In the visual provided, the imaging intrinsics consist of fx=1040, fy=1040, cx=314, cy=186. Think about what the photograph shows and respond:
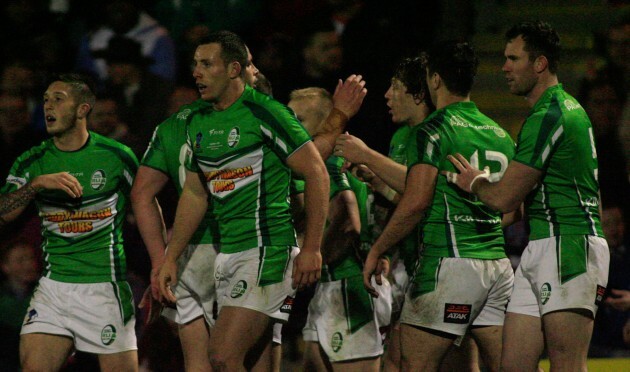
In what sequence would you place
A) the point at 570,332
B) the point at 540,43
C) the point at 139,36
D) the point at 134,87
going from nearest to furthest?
the point at 570,332, the point at 540,43, the point at 134,87, the point at 139,36

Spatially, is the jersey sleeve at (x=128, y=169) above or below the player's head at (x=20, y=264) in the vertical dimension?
above

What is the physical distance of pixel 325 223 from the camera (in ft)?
18.0

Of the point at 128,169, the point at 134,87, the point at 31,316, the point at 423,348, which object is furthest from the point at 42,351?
the point at 134,87

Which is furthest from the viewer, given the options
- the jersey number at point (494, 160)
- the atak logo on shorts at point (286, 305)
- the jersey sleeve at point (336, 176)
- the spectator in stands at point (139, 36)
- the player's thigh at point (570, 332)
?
the spectator in stands at point (139, 36)

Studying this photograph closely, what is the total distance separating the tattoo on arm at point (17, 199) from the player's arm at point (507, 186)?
2329 millimetres

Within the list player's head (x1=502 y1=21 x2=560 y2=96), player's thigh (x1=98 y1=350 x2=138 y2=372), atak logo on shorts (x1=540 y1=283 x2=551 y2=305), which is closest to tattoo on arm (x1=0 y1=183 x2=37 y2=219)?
player's thigh (x1=98 y1=350 x2=138 y2=372)

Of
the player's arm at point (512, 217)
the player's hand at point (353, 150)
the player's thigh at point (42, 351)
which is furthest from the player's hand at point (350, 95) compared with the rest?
the player's thigh at point (42, 351)

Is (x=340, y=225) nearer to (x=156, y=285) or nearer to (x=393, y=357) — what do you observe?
(x=393, y=357)

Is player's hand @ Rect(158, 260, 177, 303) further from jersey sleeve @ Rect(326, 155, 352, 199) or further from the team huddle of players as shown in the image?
jersey sleeve @ Rect(326, 155, 352, 199)

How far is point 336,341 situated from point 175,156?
1397 millimetres

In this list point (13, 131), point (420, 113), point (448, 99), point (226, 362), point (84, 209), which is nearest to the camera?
point (226, 362)

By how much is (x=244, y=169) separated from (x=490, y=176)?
122cm

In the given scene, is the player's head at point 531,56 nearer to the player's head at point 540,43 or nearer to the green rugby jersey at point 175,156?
the player's head at point 540,43

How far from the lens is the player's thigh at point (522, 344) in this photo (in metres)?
4.89
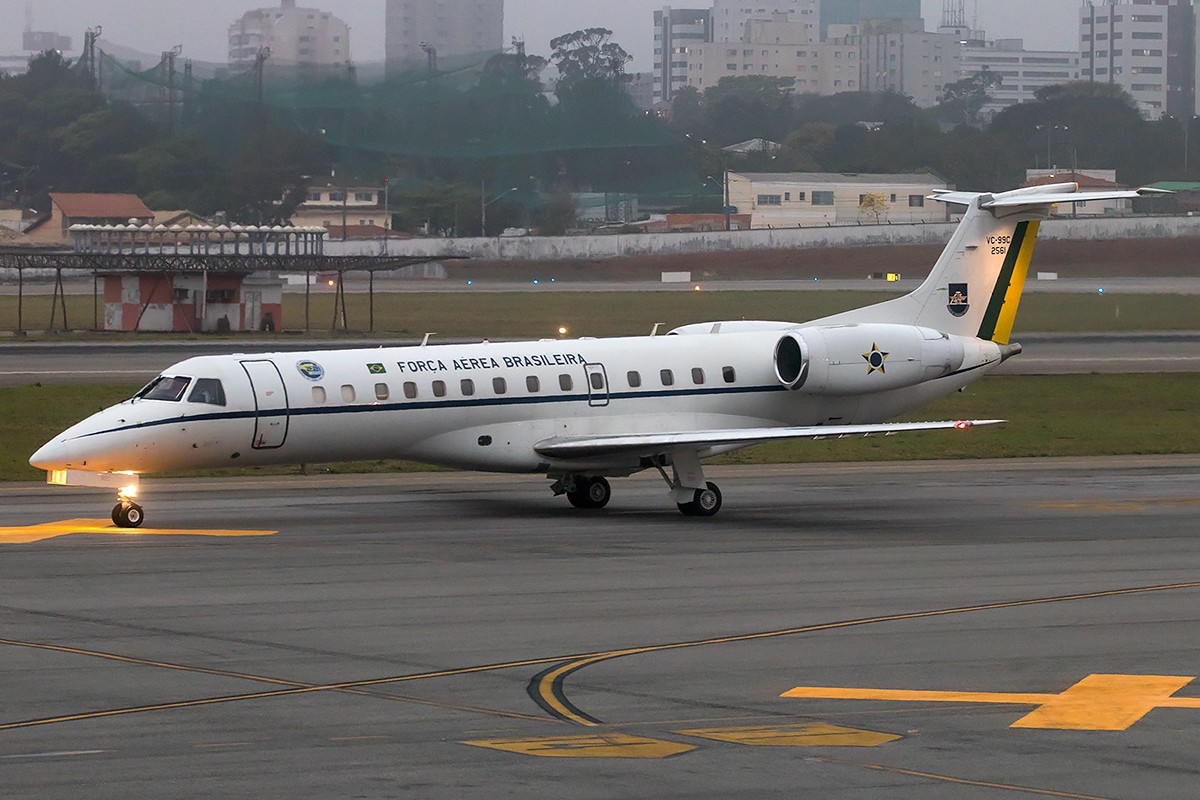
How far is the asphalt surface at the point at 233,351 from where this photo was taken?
51625 mm

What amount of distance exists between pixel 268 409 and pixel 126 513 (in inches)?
108

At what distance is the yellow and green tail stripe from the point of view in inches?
1273

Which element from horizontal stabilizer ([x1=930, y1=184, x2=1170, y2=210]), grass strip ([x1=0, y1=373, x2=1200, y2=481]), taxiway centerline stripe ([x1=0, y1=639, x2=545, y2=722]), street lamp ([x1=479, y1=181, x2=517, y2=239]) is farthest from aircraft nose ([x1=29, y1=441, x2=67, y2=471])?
street lamp ([x1=479, y1=181, x2=517, y2=239])

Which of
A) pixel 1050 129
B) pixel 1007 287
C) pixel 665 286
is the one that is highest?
pixel 1050 129

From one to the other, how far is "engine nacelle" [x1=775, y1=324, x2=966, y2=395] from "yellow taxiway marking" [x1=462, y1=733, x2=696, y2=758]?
1725cm

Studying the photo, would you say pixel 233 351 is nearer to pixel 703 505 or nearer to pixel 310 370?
pixel 310 370

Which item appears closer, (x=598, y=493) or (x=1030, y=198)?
(x=598, y=493)

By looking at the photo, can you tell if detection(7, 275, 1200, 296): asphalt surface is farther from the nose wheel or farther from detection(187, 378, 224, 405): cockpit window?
the nose wheel

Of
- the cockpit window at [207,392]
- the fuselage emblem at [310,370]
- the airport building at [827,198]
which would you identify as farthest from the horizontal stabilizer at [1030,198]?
the airport building at [827,198]

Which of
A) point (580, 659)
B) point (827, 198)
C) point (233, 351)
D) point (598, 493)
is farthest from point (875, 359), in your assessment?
point (827, 198)

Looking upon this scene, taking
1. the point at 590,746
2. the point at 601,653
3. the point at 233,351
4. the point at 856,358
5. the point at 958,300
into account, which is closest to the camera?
the point at 590,746

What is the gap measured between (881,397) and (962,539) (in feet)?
Answer: 20.8

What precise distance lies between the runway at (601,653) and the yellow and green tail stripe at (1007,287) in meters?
5.31

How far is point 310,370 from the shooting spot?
2616 cm
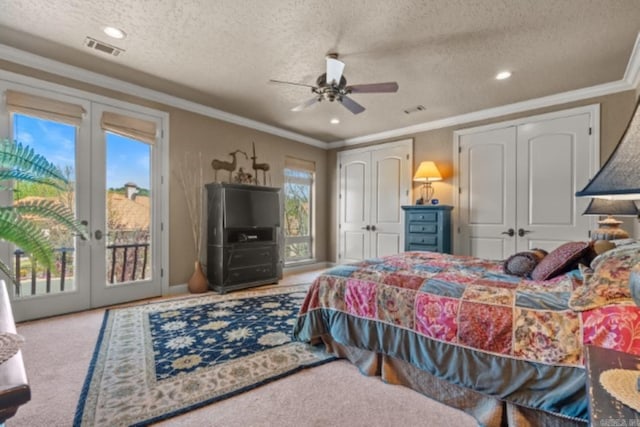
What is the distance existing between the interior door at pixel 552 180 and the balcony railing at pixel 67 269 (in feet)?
→ 16.2

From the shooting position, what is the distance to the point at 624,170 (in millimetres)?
724

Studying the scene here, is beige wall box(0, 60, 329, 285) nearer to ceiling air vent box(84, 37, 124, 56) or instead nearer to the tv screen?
the tv screen

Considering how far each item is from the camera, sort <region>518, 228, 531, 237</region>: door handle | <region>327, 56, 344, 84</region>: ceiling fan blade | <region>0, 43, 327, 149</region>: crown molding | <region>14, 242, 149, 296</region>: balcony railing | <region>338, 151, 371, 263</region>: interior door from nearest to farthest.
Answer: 1. <region>327, 56, 344, 84</region>: ceiling fan blade
2. <region>0, 43, 327, 149</region>: crown molding
3. <region>14, 242, 149, 296</region>: balcony railing
4. <region>518, 228, 531, 237</region>: door handle
5. <region>338, 151, 371, 263</region>: interior door

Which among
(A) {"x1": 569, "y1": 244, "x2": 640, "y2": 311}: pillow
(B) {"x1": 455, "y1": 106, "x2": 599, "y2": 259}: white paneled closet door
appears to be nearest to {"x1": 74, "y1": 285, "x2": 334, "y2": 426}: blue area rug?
(A) {"x1": 569, "y1": 244, "x2": 640, "y2": 311}: pillow

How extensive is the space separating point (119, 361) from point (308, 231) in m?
4.17

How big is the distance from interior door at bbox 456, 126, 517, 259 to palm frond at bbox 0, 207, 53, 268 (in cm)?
464

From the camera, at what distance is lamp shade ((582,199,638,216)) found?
2703 mm

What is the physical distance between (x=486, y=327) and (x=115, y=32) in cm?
342

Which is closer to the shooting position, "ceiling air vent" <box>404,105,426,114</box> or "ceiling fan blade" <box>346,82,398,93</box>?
"ceiling fan blade" <box>346,82,398,93</box>

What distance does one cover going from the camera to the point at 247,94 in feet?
12.6

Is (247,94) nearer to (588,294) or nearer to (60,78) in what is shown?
(60,78)

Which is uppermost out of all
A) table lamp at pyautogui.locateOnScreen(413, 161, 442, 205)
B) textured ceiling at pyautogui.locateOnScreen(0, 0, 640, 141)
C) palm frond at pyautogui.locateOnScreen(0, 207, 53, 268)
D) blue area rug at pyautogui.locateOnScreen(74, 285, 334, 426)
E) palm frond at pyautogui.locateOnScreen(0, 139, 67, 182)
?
textured ceiling at pyautogui.locateOnScreen(0, 0, 640, 141)

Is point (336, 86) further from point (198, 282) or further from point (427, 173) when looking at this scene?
point (198, 282)

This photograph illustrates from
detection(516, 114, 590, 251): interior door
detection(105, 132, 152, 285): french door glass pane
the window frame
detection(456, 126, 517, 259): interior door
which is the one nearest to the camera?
detection(105, 132, 152, 285): french door glass pane
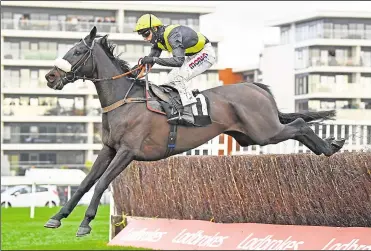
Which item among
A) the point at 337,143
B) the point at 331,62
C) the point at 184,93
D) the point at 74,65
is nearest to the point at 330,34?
the point at 331,62

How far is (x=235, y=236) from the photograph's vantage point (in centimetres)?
1349

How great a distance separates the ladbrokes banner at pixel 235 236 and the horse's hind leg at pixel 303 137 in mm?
2010

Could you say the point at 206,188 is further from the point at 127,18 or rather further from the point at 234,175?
the point at 127,18

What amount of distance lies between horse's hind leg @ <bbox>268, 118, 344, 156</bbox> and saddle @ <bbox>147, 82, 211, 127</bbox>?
704mm

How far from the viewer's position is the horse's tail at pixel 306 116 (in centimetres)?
945

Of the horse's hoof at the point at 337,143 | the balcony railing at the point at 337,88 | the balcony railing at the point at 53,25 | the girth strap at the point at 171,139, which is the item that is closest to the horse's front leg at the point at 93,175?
the girth strap at the point at 171,139

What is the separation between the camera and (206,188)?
1452cm

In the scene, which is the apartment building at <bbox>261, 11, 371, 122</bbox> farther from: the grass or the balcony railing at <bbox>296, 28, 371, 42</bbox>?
the grass

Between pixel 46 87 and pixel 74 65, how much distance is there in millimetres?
47505

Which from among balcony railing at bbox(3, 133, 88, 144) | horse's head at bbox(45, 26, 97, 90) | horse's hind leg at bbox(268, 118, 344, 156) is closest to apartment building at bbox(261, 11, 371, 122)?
balcony railing at bbox(3, 133, 88, 144)

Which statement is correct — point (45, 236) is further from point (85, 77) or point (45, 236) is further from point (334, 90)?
point (334, 90)

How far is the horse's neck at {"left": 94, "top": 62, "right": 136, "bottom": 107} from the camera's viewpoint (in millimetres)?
8477

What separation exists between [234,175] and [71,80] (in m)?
5.85

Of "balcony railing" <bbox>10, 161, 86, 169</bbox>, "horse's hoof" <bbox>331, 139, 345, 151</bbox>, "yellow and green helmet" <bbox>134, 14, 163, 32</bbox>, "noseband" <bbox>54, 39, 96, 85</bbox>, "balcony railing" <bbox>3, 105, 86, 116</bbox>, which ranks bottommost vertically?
"balcony railing" <bbox>10, 161, 86, 169</bbox>
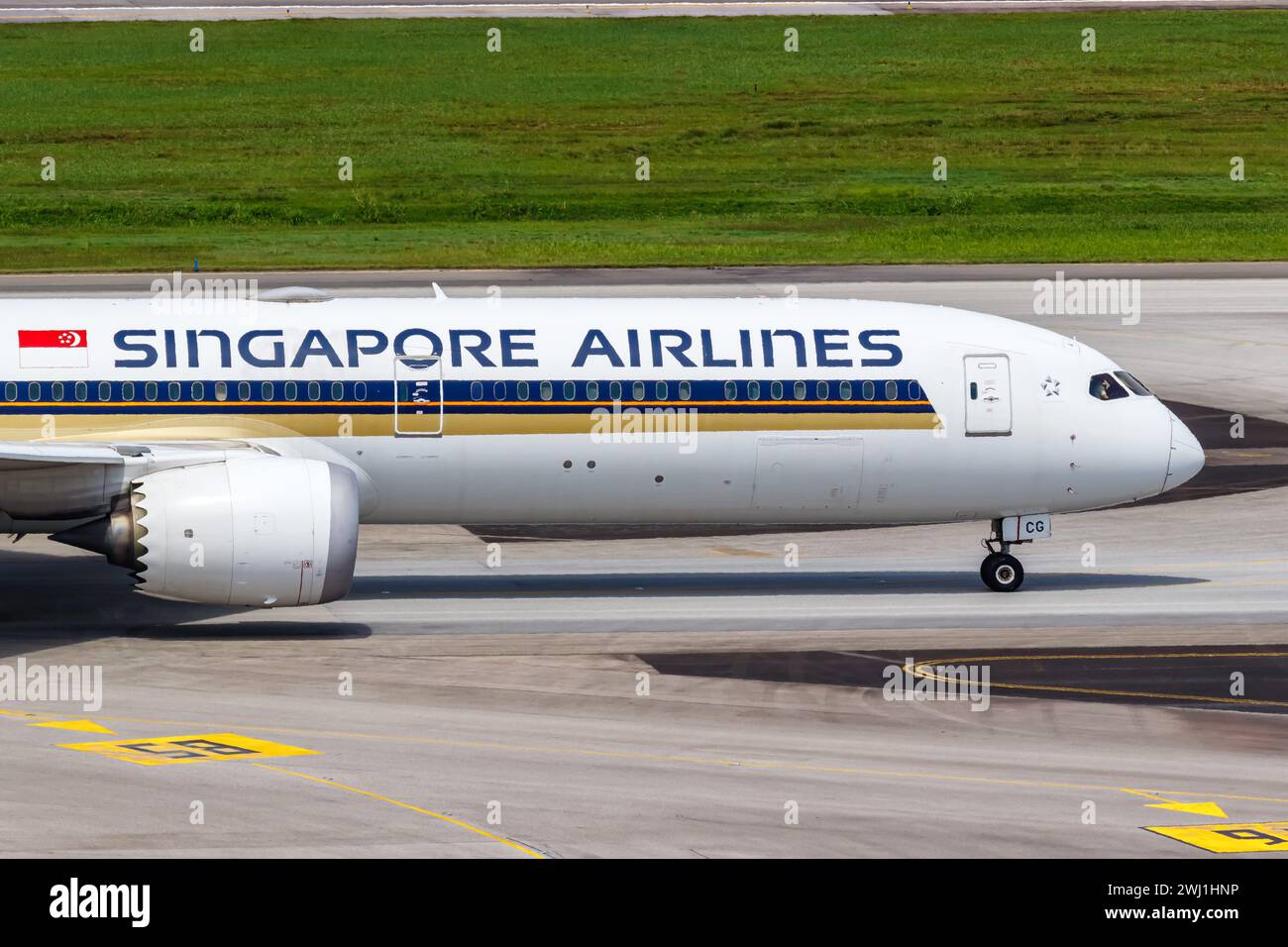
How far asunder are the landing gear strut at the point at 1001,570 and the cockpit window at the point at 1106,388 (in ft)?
9.55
# # #
> _Exercise directions_:
Reproduce verbatim the stretch of the records from their beginning through the line containing "2329 millimetres", leaving out the pictures.

> _Response_:
In the visual provided, the imaging intrinsics consist of fx=1040, fy=1040, cx=314, cy=186. Think about what the photograph shows and respond:
In what sequence would you place
A) the point at 570,332
B) the point at 540,43
C) the point at 139,36
D) the point at 134,87
going from nearest to furthest?
the point at 570,332, the point at 540,43, the point at 134,87, the point at 139,36

Spatially, is the jersey sleeve at (x=128, y=169) above or below the player's head at (x=20, y=264) in the vertical dimension?
above

What is the physical distance of pixel 325 223 from the camera (in ft)?
18.0

Of the point at 128,169, the point at 134,87, the point at 31,316, the point at 423,348, which object is furthest from the point at 42,351?
the point at 134,87

Which is furthest from the viewer, given the options
- the jersey number at point (494, 160)
- the atak logo on shorts at point (286, 305)
- the jersey sleeve at point (336, 176)
- the spectator in stands at point (139, 36)
- the player's thigh at point (570, 332)
?
the spectator in stands at point (139, 36)

Studying this photograph closely, what is the total distance separating the tattoo on arm at point (17, 199) from the player's arm at point (507, 186)?
2329 millimetres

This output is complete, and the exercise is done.